INSTRUCTIONS TO FOLLOW> Find "scientific name: Cervus elaphus" in the material below and restate exactly the line holding it together with every line that comes after.

ENTRIES SUPPLIED>
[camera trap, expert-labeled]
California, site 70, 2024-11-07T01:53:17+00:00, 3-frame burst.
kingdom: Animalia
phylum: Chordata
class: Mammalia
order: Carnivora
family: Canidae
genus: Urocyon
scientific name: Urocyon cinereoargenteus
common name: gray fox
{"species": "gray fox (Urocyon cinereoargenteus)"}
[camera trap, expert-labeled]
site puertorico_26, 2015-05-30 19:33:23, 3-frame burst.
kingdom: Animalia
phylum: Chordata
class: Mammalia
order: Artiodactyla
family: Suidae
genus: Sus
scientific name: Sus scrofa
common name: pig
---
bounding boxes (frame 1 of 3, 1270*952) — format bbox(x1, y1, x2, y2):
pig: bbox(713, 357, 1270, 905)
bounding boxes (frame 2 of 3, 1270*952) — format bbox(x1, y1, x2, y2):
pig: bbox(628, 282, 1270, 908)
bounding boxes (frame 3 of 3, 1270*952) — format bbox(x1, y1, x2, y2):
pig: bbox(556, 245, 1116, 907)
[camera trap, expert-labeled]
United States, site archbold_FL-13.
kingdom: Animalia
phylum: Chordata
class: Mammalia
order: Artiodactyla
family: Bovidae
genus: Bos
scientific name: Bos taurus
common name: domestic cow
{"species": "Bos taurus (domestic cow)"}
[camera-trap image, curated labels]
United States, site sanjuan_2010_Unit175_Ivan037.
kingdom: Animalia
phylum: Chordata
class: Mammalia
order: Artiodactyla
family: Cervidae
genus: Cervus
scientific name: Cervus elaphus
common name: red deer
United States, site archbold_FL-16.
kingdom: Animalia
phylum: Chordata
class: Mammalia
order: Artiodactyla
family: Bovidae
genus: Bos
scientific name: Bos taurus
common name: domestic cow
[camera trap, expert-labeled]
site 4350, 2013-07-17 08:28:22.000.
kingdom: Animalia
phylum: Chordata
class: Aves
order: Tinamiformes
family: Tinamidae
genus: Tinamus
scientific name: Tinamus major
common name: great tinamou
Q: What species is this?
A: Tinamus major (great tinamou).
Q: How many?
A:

ANSWER SECTION>
scientific name: Cervus elaphus
common name: red deer
United States, site archbold_FL-16.
kingdom: Animalia
phylum: Chordata
class: Mammalia
order: Artiodactyla
family: Bovidae
genus: Bos
scientific name: Bos taurus
common name: domestic cow
[camera trap, expert-labeled]
site 4350, 2013-07-17 08:28:22.000.
kingdom: Animalia
phylum: Chordata
class: Aves
order: Tinamiformes
family: Tinamidae
genus: Tinamus
scientific name: Tinamus major
common name: great tinamou
Q: What species is this?
A: Tinamus major (great tinamou).
Q: How many?
A:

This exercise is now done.